Spatial relation data:
* * * * *
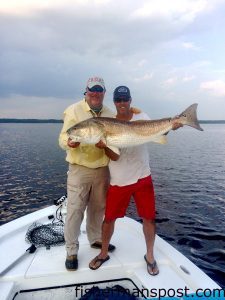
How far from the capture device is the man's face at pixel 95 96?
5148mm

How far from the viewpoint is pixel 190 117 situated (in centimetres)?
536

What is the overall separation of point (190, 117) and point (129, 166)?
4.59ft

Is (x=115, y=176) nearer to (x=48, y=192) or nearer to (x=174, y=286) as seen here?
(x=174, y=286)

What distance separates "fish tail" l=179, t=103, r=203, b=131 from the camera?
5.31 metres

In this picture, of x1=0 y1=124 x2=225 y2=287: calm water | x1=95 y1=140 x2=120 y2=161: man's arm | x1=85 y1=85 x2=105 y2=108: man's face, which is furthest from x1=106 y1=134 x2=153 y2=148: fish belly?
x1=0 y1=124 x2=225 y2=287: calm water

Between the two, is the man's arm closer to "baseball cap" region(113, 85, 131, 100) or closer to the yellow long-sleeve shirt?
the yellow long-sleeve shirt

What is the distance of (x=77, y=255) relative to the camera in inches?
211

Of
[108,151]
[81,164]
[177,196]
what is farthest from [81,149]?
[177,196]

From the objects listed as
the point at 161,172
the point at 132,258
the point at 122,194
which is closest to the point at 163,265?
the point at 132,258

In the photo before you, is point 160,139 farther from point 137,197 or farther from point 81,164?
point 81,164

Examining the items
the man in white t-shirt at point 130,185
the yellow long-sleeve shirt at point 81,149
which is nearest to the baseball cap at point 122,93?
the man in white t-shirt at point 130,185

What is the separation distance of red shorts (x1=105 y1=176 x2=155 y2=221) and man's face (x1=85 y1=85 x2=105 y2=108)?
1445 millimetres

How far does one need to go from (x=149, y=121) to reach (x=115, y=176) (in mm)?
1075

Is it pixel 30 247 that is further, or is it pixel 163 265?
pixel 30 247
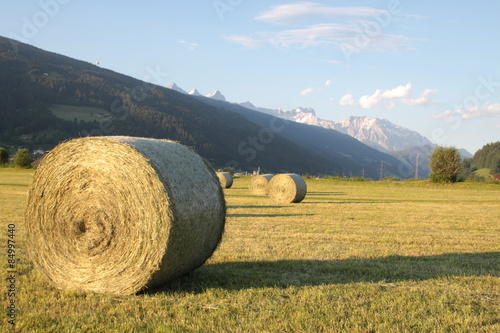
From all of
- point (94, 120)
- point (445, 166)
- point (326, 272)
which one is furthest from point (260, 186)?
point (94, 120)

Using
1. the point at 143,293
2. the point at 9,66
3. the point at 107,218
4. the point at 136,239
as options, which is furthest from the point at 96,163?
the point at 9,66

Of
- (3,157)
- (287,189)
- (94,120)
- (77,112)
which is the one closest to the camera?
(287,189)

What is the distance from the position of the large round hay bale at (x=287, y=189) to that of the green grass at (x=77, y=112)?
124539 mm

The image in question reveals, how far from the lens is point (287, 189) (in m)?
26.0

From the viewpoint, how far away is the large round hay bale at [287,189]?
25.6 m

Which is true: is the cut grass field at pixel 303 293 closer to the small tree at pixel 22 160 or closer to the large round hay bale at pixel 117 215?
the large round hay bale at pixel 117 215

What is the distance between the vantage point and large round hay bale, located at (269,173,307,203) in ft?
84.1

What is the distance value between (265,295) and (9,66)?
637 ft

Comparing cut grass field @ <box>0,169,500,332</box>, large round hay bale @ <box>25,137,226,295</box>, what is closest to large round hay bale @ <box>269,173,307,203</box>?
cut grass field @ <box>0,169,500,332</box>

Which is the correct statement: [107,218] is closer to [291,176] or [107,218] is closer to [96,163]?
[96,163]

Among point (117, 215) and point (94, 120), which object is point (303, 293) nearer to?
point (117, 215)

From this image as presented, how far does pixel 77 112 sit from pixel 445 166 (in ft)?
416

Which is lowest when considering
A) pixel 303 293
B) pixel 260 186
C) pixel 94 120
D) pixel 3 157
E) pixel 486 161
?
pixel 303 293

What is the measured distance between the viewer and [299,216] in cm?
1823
* * * * *
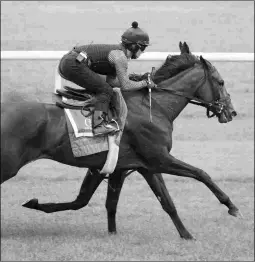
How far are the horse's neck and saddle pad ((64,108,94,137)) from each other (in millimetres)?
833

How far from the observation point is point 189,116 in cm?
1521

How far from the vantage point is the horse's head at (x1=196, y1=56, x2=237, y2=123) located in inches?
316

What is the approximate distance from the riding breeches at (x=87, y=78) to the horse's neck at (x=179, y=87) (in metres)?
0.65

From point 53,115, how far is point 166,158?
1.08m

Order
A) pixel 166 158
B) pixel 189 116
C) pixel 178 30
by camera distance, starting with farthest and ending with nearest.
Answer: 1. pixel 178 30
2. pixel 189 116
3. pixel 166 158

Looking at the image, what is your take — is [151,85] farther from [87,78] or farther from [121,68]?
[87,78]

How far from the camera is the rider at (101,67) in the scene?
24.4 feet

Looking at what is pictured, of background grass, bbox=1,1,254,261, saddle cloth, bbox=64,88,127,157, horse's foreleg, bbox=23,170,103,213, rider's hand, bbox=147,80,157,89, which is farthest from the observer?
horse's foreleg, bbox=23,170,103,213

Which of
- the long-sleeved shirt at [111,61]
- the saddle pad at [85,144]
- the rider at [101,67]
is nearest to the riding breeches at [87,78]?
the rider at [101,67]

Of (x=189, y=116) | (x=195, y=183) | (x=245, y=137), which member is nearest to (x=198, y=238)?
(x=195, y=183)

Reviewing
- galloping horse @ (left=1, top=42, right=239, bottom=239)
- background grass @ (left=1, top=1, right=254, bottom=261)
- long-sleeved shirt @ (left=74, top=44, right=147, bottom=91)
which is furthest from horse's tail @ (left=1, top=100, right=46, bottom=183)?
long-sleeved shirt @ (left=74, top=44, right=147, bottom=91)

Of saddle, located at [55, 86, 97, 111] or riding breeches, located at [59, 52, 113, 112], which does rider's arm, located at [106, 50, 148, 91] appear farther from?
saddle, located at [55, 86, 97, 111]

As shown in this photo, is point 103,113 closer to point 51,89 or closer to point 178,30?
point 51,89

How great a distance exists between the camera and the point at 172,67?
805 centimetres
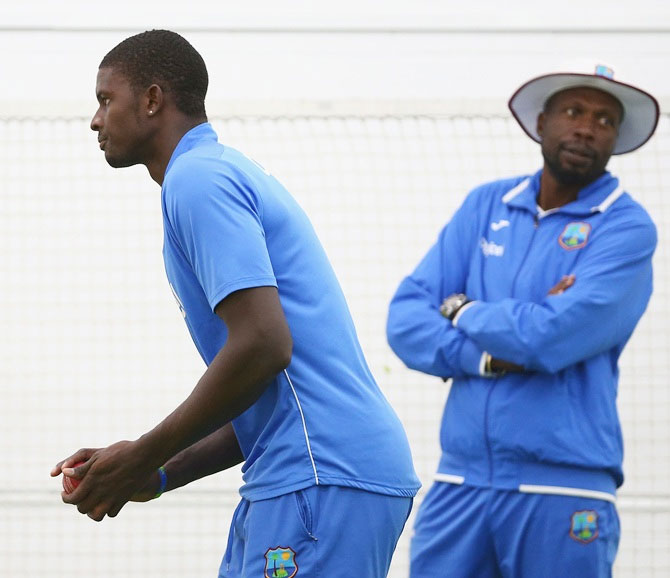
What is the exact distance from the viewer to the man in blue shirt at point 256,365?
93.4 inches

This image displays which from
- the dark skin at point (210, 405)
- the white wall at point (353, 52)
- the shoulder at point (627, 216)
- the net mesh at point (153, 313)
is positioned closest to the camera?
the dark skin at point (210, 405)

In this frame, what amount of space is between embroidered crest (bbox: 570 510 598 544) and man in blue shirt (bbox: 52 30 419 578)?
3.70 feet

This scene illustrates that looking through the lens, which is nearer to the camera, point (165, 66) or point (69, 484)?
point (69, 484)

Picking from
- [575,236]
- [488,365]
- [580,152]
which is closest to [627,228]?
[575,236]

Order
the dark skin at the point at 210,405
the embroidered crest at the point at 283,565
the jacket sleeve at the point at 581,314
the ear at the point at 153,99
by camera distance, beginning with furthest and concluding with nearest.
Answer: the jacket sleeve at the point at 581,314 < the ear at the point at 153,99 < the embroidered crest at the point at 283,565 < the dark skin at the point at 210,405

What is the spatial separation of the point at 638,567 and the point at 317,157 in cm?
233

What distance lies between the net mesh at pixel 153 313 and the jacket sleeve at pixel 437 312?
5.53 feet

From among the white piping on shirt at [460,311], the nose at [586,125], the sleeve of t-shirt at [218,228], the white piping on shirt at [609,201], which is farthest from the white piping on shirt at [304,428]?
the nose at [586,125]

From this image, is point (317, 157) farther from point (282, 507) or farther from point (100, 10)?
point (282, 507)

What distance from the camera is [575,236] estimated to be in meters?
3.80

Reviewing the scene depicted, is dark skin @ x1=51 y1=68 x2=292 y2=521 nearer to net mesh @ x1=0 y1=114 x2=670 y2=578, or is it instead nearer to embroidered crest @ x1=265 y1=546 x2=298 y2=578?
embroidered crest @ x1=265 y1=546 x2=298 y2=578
* * * * *
__Short task__. Please edit the entries from the line containing "How far from the capture" through the line containing "5.31 metres", changing "viewpoint" to "observer" and keeping everything else the same.

__Task answer__.
How far from the capture device is the man's face at pixel 95 96?
5148mm

How far from the observer is pixel 190 117 situated (in centimetres)?
536

What is the overall separation of point (190, 117) and point (129, 166)?
4.59ft

Is (x=115, y=176) nearer to (x=48, y=192) or nearer to (x=174, y=286) as seen here?
(x=174, y=286)

What distance separates "fish tail" l=179, t=103, r=203, b=131 from the camera?
5.31 metres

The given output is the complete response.